We try to avoid simply re-posting articles here. However, a recent paragraph we read in “How Existing Security Data Can Help ID Potential Attacks” (from Information Week Reports) succinctly described a trend we are seeing and a market we are servicing:
“Don’t think about security analytics as simply another product you need to buy; think about it first as a new approach to intelligent incident response. That new approach is needed because, frankly, what most of us are doing now isn’t working. By the time most security pros process disconnected forensic information, the bad guys already have your data. According to Verizon’s 2013 Data Breach Investigations Report, in over half of reported incidents, it took malicious hackers only a few hours to go from initial compromise to data exfiltration. However, 85% of breaches took organizations weeks or more to discover. Similarly, according to the Ponemon Institute’s Post Breach Boom study, it took an average of 80 days to discover and resolve a malicious breach. Eighty days!
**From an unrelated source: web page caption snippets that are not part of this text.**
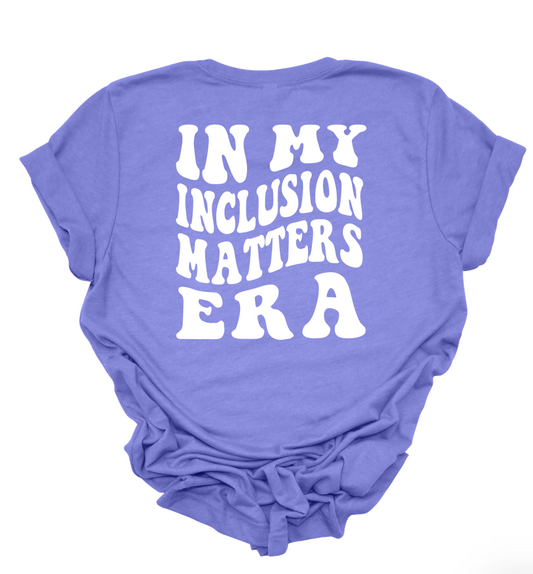 inclusion era | heather lapis *adult only*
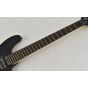Schecter C-6 Deluxe Guitar Satin Black B-Stock 1747, 430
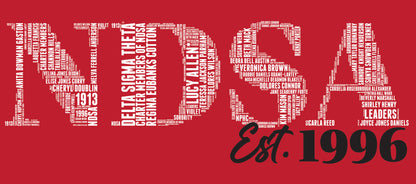 NDSA Charter Day Shirt - Custom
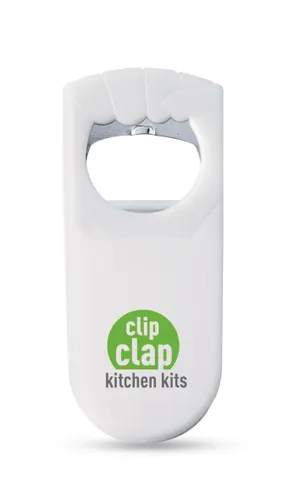 Décapsuleur et reboucheur personnalisable - Blabby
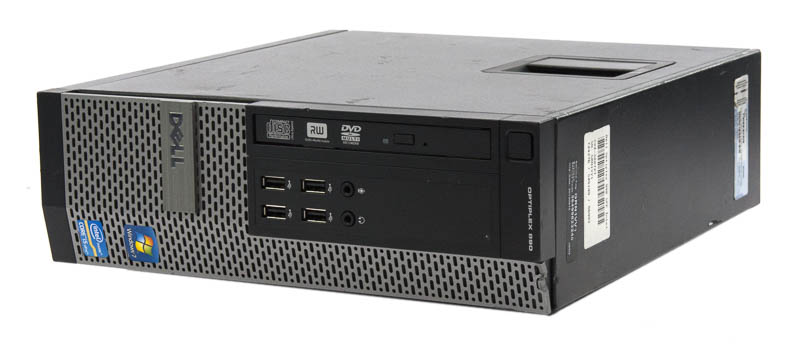 Dell OptiPlex 990 SFF Computer i5-2400 - Windows 10 - Grade B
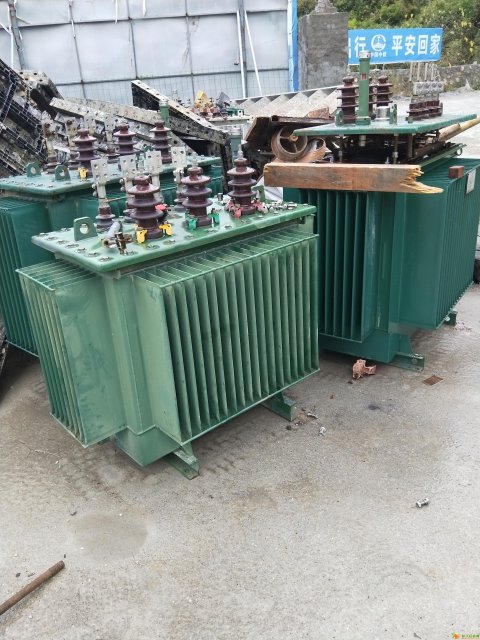 广西南宁汇鑫变压器回收有限公司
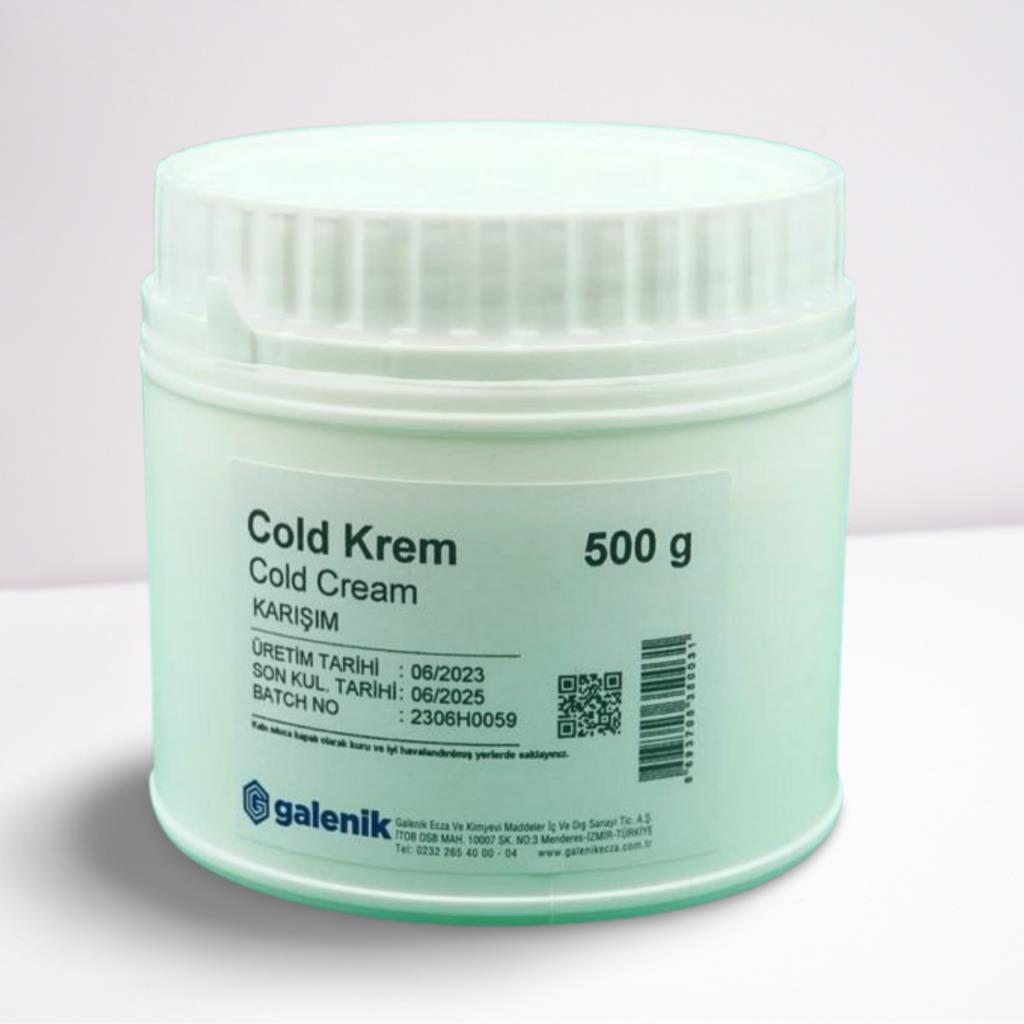 COLD KREM 500 GR GALENK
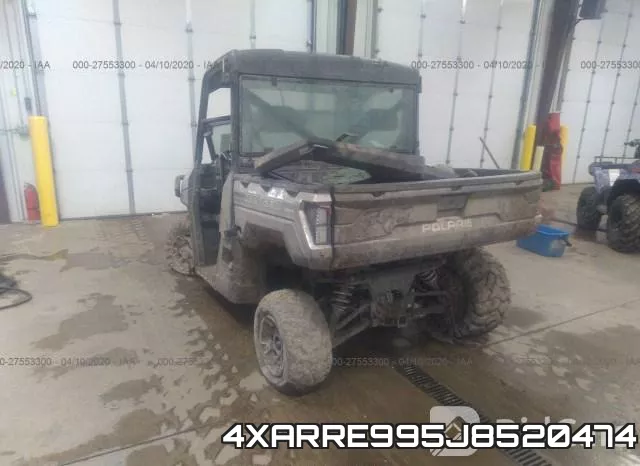 4XARRE995J8520474 фото 7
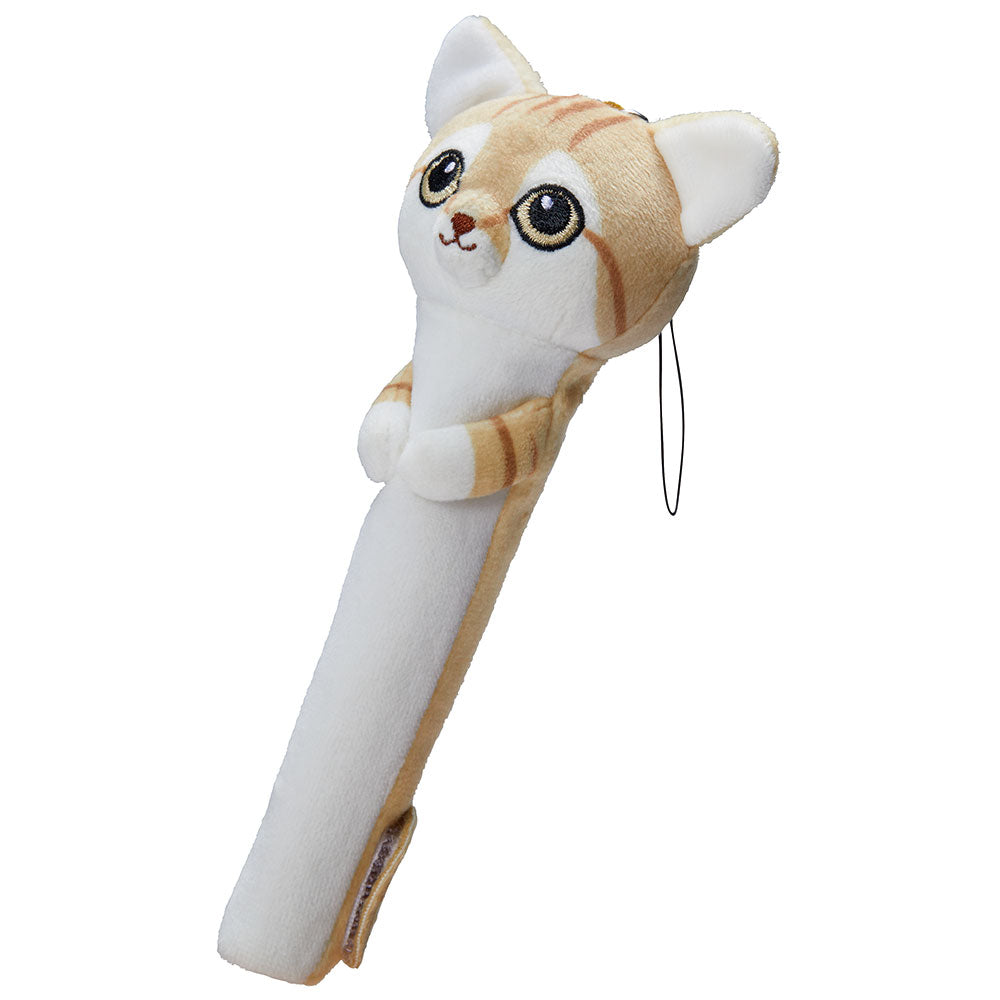 Pouzoo Pen Grip Sand Cat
Jules Verne wrote a novel about traveling around the world by balloon in 80 days…became a couple of movies. Seems quaint now when we consider that our data can travel around the world in 80 seconds (or less), and that 80 days of undiscovered malicious data use allows a phenomenal amount of time for damage to be done. We found that healthcare Covered Entities are sitting on vast troves of data that they simply cannot utilize (i.e. share to good effect) because of the restrictions placed on them by HIPAA/HITECH. We solved that piece of the puzzle and decided to act because, quite honestly, the current silo approach to data security isn’t working and in the end, it is everyone’s medical records, privacy, and security that are at risk…and that mean’s everyone at MiddleGate and our extended families as well as our customers.